Return the data below in full and exactly, except that the pictures are dropped.

-- INPUT DATA --

□ □ □ □ □ □ □

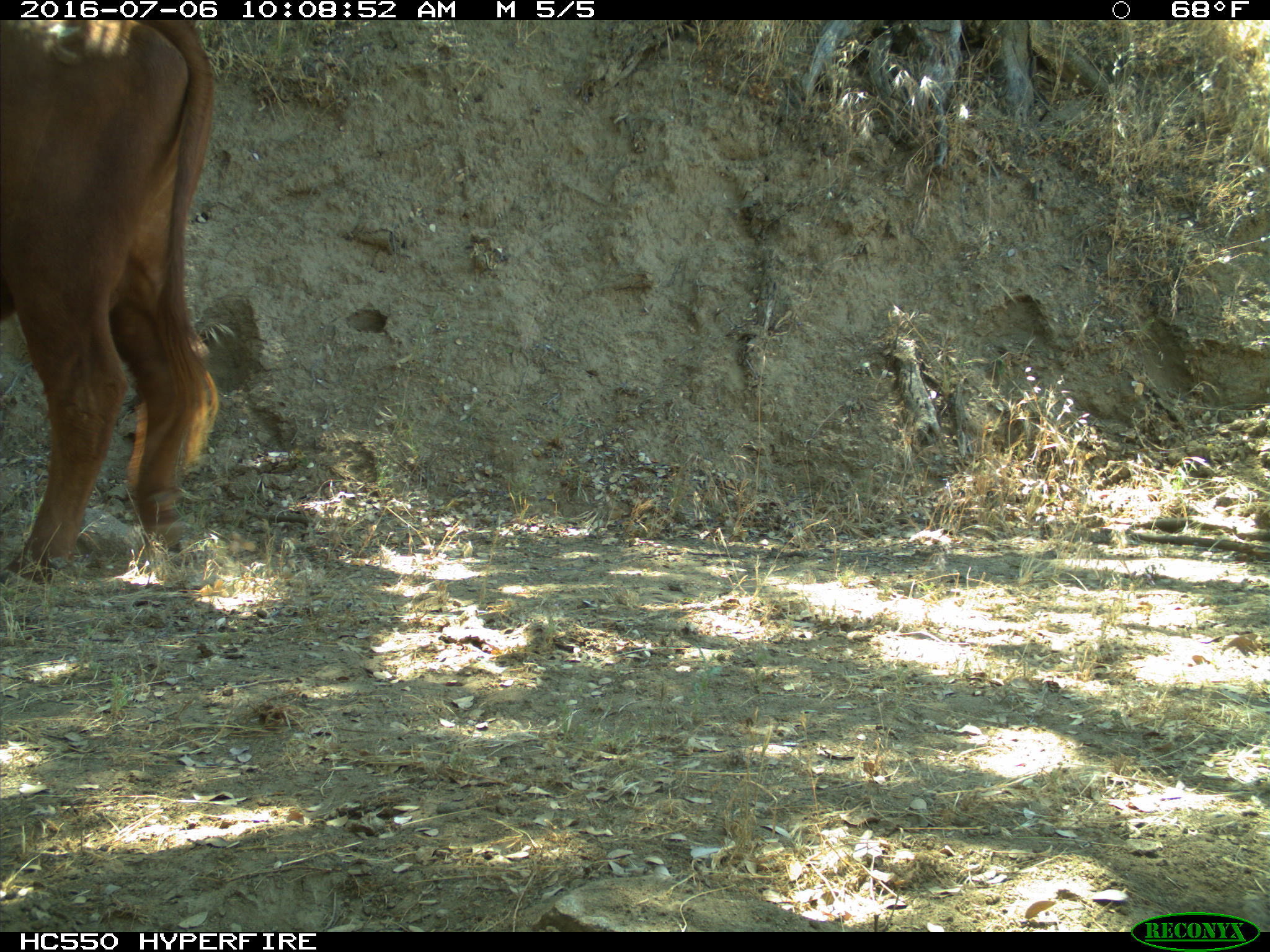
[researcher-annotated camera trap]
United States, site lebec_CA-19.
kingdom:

□ □ □ □ □ □ □

-- FINAL ANSWER --
[researcher-annotated camera trap]
United States, site lebec_CA-19.
kingdom:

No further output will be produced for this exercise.